▸ AIM OF THE EXERCISE:
Change every "parked car" in the records below to "parked vehicle" and give the lines again with nothing else altered.

───

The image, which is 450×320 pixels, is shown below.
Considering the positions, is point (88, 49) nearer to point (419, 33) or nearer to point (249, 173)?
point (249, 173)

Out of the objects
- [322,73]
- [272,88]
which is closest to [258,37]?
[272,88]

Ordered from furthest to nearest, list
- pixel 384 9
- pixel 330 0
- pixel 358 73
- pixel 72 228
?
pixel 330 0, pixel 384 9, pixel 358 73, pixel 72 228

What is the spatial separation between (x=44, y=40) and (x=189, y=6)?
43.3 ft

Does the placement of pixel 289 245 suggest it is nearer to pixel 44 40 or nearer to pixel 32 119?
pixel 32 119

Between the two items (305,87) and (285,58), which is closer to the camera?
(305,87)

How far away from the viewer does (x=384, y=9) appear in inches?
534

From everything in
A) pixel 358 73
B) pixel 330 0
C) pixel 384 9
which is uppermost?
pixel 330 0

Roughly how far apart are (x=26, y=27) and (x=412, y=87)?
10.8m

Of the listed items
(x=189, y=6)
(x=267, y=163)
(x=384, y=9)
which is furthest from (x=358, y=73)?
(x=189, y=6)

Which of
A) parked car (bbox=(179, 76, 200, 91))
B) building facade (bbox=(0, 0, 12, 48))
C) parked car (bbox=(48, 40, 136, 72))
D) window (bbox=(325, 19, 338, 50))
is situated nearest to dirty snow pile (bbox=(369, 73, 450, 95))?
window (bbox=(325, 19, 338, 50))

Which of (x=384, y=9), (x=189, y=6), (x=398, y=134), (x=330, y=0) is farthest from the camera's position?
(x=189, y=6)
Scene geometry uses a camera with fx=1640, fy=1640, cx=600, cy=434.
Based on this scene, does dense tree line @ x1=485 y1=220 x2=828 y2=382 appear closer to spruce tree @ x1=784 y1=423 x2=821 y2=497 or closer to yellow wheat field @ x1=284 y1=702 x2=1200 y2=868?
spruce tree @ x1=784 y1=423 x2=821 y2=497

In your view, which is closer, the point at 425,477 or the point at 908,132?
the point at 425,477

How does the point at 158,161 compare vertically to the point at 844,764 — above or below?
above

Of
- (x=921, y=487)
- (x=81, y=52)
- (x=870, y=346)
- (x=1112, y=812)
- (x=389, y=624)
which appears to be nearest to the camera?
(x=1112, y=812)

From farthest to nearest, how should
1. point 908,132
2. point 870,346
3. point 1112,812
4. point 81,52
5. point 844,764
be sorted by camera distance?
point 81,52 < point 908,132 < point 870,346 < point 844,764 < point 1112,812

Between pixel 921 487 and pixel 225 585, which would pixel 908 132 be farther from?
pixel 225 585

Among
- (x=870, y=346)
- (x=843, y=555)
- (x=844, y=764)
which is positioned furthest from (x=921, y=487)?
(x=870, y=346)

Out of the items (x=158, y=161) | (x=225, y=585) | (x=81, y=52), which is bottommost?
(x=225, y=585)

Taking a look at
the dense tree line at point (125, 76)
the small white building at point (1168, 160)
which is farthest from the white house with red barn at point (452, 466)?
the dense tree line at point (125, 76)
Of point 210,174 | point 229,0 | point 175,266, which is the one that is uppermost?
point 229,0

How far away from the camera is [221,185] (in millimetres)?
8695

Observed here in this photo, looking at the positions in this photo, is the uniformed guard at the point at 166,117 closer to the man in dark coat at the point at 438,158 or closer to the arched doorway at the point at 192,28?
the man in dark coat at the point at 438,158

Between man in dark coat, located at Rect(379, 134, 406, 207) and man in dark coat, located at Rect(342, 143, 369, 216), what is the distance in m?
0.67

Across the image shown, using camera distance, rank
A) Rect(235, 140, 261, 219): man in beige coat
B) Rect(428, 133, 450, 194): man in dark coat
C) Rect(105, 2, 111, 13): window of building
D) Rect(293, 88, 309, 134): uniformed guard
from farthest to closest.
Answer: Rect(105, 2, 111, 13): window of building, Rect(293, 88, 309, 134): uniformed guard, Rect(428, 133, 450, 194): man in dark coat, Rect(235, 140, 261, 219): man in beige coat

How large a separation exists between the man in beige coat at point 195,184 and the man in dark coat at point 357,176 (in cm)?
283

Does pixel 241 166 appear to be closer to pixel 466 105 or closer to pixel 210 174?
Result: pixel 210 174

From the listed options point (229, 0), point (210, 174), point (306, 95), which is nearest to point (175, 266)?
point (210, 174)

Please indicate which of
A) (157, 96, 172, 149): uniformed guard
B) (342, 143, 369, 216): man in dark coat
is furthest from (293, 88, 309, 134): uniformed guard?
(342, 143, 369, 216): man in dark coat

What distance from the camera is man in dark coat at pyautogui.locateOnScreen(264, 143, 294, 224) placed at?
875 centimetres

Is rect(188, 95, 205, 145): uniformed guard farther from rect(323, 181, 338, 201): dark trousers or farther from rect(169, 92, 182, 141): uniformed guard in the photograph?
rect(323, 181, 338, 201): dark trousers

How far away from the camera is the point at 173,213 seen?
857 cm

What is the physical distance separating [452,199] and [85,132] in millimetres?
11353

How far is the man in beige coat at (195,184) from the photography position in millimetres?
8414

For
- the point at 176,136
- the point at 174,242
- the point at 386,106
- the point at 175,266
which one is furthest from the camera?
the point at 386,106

───

▸ FULL OUTPUT:
The image, which is 450×320 pixels, is shown below.
Considering the positions, is point (88, 49) nearer to point (419, 33) or nearer to point (249, 173)?
point (249, 173)

Out of the objects
- [322,73]
- [272,88]
which is closest to [258,37]?
[272,88]

Ordered from furthest to nearest, list
- pixel 384 9
- pixel 330 0
- pixel 358 73
- pixel 72 228
?
pixel 330 0, pixel 384 9, pixel 358 73, pixel 72 228

What is the spatial separation between (x=44, y=40) and (x=189, y=6)?
43.3 ft

Does the placement of pixel 289 245 suggest it is nearer to pixel 44 40 or nearer to pixel 32 119?
pixel 32 119

Between the two items (305,87) and (285,58), which is closer to the camera?
(305,87)

How far away from the viewer does (x=384, y=9) appear in inches?
534

From everything in
A) pixel 358 73
B) pixel 330 0
C) pixel 384 9
which is uppermost?
pixel 330 0

Roughly how far apart are (x=26, y=27) and (x=412, y=87)?
10.8m

Of the listed items
(x=189, y=6)
(x=267, y=163)
(x=384, y=9)
which is furthest from (x=358, y=73)?
(x=189, y=6)

Which of
A) parked vehicle (bbox=(179, 76, 200, 91))
B) building facade (bbox=(0, 0, 12, 48))
C) parked vehicle (bbox=(48, 40, 136, 72))
D) window (bbox=(325, 19, 338, 50))
is situated nearest to dirty snow pile (bbox=(369, 73, 450, 95))?
window (bbox=(325, 19, 338, 50))

Which of (x=384, y=9), (x=189, y=6), (x=398, y=134), (x=330, y=0) is farthest from the camera's position?
(x=189, y=6)
Scene geometry uses a camera with fx=1640, fy=1640, cx=600, cy=434.
Based on this scene, does dense tree line @ x1=485 y1=220 x2=828 y2=382 appear closer to spruce tree @ x1=784 y1=423 x2=821 y2=497 or closer to yellow wheat field @ x1=284 y1=702 x2=1200 y2=868?
spruce tree @ x1=784 y1=423 x2=821 y2=497

In your view, which is closer, the point at 425,477 or the point at 908,132?
the point at 425,477

How does the point at 158,161 compare vertically to the point at 844,764 — above or below?
above

Of
- (x=921, y=487)
- (x=81, y=52)
- (x=870, y=346)
- (x=1112, y=812)
- (x=389, y=624)
which appears to be nearest to the camera?
(x=1112, y=812)

From farthest to nearest, how should
1. point 908,132
2. point 870,346
3. point 1112,812
4. point 81,52
5. point 844,764
be sorted by camera distance?
point 81,52 < point 908,132 < point 870,346 < point 844,764 < point 1112,812

Between pixel 921 487 and pixel 225 585, which would pixel 908 132 be farther from?
pixel 225 585

Among
- (x=870, y=346)
- (x=843, y=555)
- (x=844, y=764)
which is positioned furthest from (x=921, y=487)?
(x=870, y=346)

Out of the items (x=158, y=161) | (x=225, y=585) | (x=81, y=52), which is bottommost?
(x=225, y=585)

Taking a look at
the dense tree line at point (125, 76)
the small white building at point (1168, 160)
which is farthest from the white house with red barn at point (452, 466)?
the dense tree line at point (125, 76)
Of point 210,174 | point 229,0 | point 175,266, which is the one that is uppermost?
point 229,0

How far away from the camera is [221,185] (in millimetres)?
8695

Observed here in this photo, looking at the positions in this photo, is the uniformed guard at the point at 166,117 closer to the man in dark coat at the point at 438,158 or closer to the arched doorway at the point at 192,28?
the man in dark coat at the point at 438,158

Between man in dark coat, located at Rect(379, 134, 406, 207) and man in dark coat, located at Rect(342, 143, 369, 216), what is the distance in m?
0.67

Across the image shown, using camera distance, rank
A) Rect(235, 140, 261, 219): man in beige coat
B) Rect(428, 133, 450, 194): man in dark coat
C) Rect(105, 2, 111, 13): window of building
D) Rect(293, 88, 309, 134): uniformed guard
from farthest to closest.
Answer: Rect(105, 2, 111, 13): window of building, Rect(293, 88, 309, 134): uniformed guard, Rect(428, 133, 450, 194): man in dark coat, Rect(235, 140, 261, 219): man in beige coat

How large a separation exists between the man in beige coat at point 195,184 and the man in dark coat at point 357,176 (in cm)?
283

Does pixel 241 166 appear to be closer to pixel 466 105 or closer to pixel 210 174?
Result: pixel 210 174

From the listed options point (229, 0), point (210, 174), point (306, 95), which is nearest to point (175, 266)?
point (210, 174)

Please indicate which of
A) (157, 96, 172, 149): uniformed guard
B) (342, 143, 369, 216): man in dark coat
is furthest from (293, 88, 309, 134): uniformed guard?
(342, 143, 369, 216): man in dark coat

What distance from the camera is man in dark coat at pyautogui.locateOnScreen(264, 143, 294, 224) placed at?
875 centimetres

Is rect(188, 95, 205, 145): uniformed guard farther from rect(323, 181, 338, 201): dark trousers or farther from rect(169, 92, 182, 141): uniformed guard in the photograph?
rect(323, 181, 338, 201): dark trousers

How far away from the camera is the point at 173,213 seen?
857 cm

What is the physical distance separating [452,199] and [85,132] in millimetres?
11353

How far is the man in beige coat at (195,184) from the photography position in millimetres?
8414

For
- the point at 176,136
- the point at 174,242
- the point at 386,106
- the point at 175,266
which one is furthest from the camera?
the point at 386,106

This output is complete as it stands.